Is The Mortgage Affordable?

You need to calculate what the monthly recurring costs of a property would be, in case you can’t find any tenants or have to leave the facility unoccupied during renovations or construction. If you don’t have enough income to cover it, your investment would cost you money rather than make it.

Is There A Good Property On The Market?

The national market, larger economic conditions, and overall interest rates might not matter as much as whether or not you find a good deal. Commercial real estate is the sector after all that was the source of the cliché about location, location, location.

Is It A Good Neighborhood?

Don’t just look at the neighborhood in terms of schools and whether or not you’d live there. Consider a dispassionate approach and see if the community is thriving in an economic sense. Look over the commercial district for its popularity and vacancy rate. See if prices are trending upward or downward. Estimate whether or not property valuations will appreciate or not.

Is There Income Potential?

This might be the best single reason to invest in a commercial property over a residential rental. Single-family homes usually range between 1 and 4 percent annual returns, but the right commercial property can land between 6 and 12 percent. That’s on top of you preserving or growing wealth through property value appreciation over time.

Are You Ready To Be A Landlord?

When you take on a commercial property, you take on the need to find tenants. Then, you take on their rent, but also their problems and the many decisions that come with them, ranging from rental rates to structural improvements. If you’re not ready to be a landlord, a good alternate question is whether or not you’re ready to give up a portion of your profit margin to the right property manager.

Can You Take Advantage Of Triple Net Leases?

There are many variations to these, but the typical idea is that a property owner pays no expenses that happen on the property. Anyone leasing from you handles all property expenses on their own, including taxes. All you have is the mortgage. Businesses such as Starbucks, CVS, and Walgreens love these kind of leases, because even though they absorb all costs, they have the power to maintain their branding and image. Investors that least to them get low-maintenance income streams for their dollars. These can’t happen in residential properties, and smaller businesses usually won’t sign them, but the right strip mall might have various net leases happening all at once.

Can You Stomach The Risk?

Commercial properties have higher levels of risk because they have far more visitors than residential properties do. Anyone one of them might get hurt or personally damage your property. Cars might hit shoppers in the parking lot, vandals might spray paint your walls, and anyone can slip on winter ice. Things like this happen all the time, but they happen more when there’s more people, especially if they’re not at their own homes where they are more careful. Residential properties prove safer for risk-adverse investors.

Are You In A Secondary City?

In a nation the size of America, there are many individual commercial real estate markets with varying valuations from state to state and even from one city to the next. New York City, Los Angeles, and San Francisco might have very mature markets, meaning the better opportunities lie in the suburbs or second-tier cities. So, instead of big names, look at places like New Jersey, Sacramento, and Riverside or Orange Counties.

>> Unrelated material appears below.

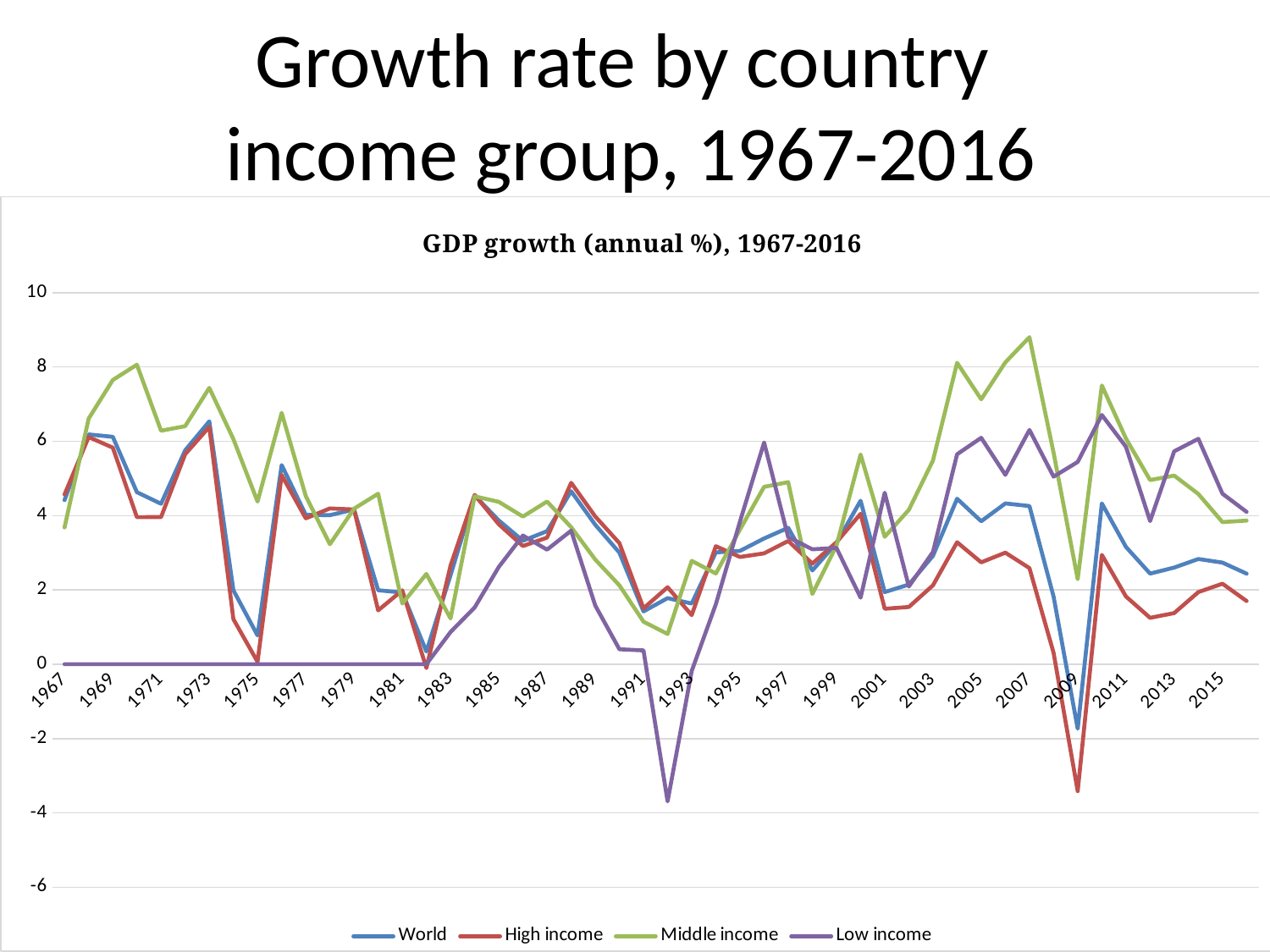
How many series does the legend list? 4 Is the value for High income in 2009 greater or less than -2? less Does the World series rise or fall from 2010 to 2016? Fall Which series has the highest value in 2007? Middle income Is the value for Middle income in 1969 greater or less than 6? greater Is the value for Low income in 1992 greater or less than -2? less What kind of chart is shown on the slide? Line chart Which series has the lowest value in 2009? High income What is the title of the chart? GDP growth (annual %), 1967-2016 Which colour is used for the Low income series? Purple In 2009, which is larger: the World value or the High income value? World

Do You Know The Local Market?

Even in a potentially looming downturn or economic recession, some local markets will still grow. A recession just means the overall economy contracted two consecutive quarters. If an area has a growing population, that’s a plus. So are infrastructure projects at state and municipal government levels that make properties more affordable. Projects like Google Fiber can also make particular markets more connected than others. Likewise, look into local rules and regulations that might hinder your profits.

The more of these questions you can answer yes to, the more likely it is a good time for you speak to a top commercial real estate company to invest in commercial real estate, regardless of what’s going on in the larger world around you. Here, your focus is just one building at a time.